Your tasks —
• a. In the text on solving inequalities, which signs of inequality can an inequation involve?
• b. Write the next part of the text on solving inequalities, picking up after its final sentence.
** START Reading text **
During GMAT exam, where time is precious, complicated inequalities often create a difficult situation. Purpose of this article is to narrate the paradigms of inequalities and to state the methods to solve the inequalities.

This Article is actually a digital version of my handwritten notes collected from various sources. Most of the input is from Indian School Text Books on Maths(CBSE Board) and remaining is from GMAT Math Strategy Guides of Elite Test Prep Companies and Guides for Indian CAT.

INEQUATIONS : Definition and Characterictics

The term Equation is defined as a statement involving variable(s) and the sign of equality(=)
Similarly, we can define the term Inequation as a statement involving variable(s) and the sign of inequality viz, >, ≥, <, or ≤
An Inequation may contain one or more variables. Also, it may be linear or quadratic or cubic etc.
** END Reading text **
** START Given data **
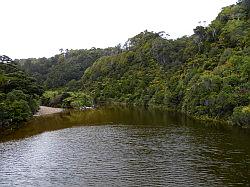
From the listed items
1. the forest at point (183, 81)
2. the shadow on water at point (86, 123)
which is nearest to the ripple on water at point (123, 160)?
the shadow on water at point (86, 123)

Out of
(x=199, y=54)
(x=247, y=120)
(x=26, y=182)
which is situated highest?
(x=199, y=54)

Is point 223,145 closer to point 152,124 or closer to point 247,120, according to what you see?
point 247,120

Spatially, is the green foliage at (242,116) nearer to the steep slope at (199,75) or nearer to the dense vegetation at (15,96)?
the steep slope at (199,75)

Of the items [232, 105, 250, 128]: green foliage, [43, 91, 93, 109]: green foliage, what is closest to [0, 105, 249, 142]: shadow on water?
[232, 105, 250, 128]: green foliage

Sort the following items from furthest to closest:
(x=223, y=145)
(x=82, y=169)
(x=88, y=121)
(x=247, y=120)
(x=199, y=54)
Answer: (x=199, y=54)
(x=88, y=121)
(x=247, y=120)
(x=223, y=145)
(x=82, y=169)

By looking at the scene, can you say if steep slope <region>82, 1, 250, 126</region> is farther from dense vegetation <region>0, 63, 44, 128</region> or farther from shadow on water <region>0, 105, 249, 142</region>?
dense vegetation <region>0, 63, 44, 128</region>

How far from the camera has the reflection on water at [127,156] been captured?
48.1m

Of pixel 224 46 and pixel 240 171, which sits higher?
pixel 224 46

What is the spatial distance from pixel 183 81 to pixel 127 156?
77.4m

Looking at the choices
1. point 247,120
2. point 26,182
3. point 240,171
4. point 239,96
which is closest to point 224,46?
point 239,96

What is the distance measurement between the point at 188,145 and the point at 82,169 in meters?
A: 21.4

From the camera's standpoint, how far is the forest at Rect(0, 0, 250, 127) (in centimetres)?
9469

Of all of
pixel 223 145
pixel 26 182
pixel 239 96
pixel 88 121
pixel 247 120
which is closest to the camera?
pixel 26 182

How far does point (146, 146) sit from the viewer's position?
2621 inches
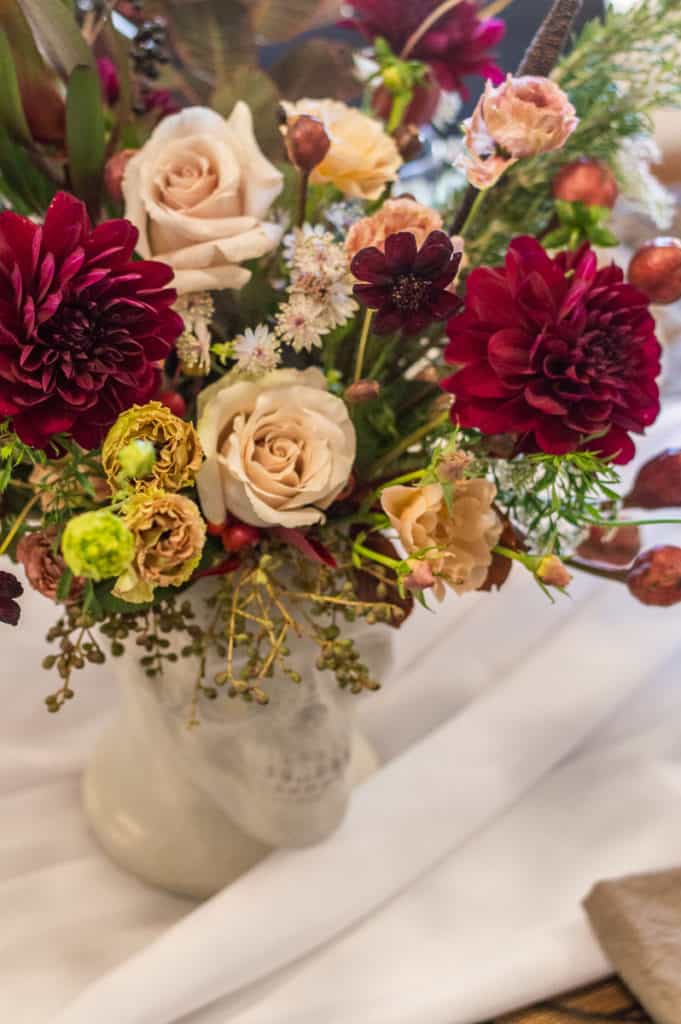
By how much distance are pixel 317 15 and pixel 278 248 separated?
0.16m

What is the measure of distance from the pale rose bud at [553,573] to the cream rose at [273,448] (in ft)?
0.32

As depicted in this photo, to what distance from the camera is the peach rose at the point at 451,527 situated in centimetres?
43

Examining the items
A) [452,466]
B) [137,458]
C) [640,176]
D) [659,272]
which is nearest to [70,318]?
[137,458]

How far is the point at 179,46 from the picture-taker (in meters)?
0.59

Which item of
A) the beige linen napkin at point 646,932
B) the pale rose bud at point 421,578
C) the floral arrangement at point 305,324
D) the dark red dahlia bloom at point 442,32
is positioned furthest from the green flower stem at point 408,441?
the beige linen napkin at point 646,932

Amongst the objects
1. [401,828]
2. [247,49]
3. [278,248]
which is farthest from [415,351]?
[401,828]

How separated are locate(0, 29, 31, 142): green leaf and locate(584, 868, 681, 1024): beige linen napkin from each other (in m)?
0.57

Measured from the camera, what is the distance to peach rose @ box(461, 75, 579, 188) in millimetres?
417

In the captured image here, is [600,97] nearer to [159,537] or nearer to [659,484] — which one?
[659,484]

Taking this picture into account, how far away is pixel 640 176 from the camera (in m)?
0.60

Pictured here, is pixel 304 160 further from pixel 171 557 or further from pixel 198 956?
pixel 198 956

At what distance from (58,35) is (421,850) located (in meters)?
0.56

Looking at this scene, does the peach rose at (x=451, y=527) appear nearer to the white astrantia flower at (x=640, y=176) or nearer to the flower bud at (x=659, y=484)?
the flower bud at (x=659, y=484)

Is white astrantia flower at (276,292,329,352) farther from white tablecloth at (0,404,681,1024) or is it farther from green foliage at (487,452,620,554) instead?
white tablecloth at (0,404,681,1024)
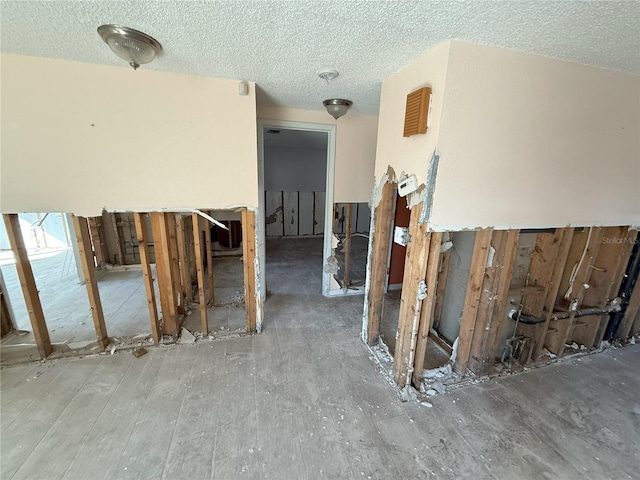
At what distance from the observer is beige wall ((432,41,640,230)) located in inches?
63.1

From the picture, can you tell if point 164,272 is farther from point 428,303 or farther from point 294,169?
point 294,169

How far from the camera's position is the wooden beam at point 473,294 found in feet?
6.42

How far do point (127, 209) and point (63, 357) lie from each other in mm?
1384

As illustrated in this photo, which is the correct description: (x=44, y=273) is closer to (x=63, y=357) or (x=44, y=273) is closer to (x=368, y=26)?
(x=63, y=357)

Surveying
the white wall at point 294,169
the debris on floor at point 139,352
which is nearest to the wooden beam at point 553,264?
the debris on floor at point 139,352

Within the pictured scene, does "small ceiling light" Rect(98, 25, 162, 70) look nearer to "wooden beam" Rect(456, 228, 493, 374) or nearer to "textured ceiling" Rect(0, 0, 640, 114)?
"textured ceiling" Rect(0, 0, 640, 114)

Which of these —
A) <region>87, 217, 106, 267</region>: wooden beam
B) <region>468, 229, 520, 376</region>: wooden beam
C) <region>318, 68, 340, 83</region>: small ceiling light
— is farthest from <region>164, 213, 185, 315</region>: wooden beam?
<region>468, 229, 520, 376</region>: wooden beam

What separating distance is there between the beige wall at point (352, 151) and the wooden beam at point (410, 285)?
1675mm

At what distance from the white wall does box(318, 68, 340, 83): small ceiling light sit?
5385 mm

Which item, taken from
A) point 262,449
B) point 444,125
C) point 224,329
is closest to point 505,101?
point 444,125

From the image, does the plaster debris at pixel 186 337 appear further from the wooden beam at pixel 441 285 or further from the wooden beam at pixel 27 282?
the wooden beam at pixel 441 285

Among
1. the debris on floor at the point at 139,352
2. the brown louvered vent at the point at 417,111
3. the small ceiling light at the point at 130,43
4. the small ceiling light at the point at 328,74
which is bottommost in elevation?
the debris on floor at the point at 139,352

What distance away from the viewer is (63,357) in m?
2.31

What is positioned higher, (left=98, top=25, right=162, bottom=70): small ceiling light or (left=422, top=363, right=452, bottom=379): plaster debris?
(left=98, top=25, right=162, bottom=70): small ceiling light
** END Given data **
Task answers —
• a. >, ≥, <, or ≤

• b.
Some Examples of Inequations

5x – 3 > 0

$$x^2$$ - 5x + 4 ≤ 0

$$ax^2$$ + $$by^2$$ < 1

$$x^3$$ + $$6x^2$$ + 11x + 6 ≤ 0

Linear Inequations with one variable

Let a be a non-zero real number and x be a variable.

Then Inequations of the form ax + b < 0, ax + b ≤ 0, ax + b > 0, ax + b ≥ 0 are known as linear Inequations in one variable

Examples : 9x – 15 > 0, 2x – 3 ≤ 0

Linear Inequations with two variables

Let a, b be non-zero real numbers and x, y be a variables.

Then Inequations of the form ax + by < c, ax + by ≤ c, ax + by > c, ax + by ≥ c are known as linear Inequations in two variables x and y

Examples : 2x + 3y ≤ 6, 2x + y ≥ 6

Let a be a non-zero real number.

Then Inequations of the form $$ax^2$$ + bx + c < 0, $$ax^2$$ + bx + c ≤ 0, $$ax^2$$ + bx + c > 0, $$ax^2$$ + bx + c ≥ 0 are known as Quadratic Inequations with one variable.

Examples : $$x^2$$ + x - 6 < 0, $$2x^2$$ + 3x + 1 > 0

The equation $$ax^2$$ + $$by^2$$ < 1 is a sample quadric Inequation with two variables.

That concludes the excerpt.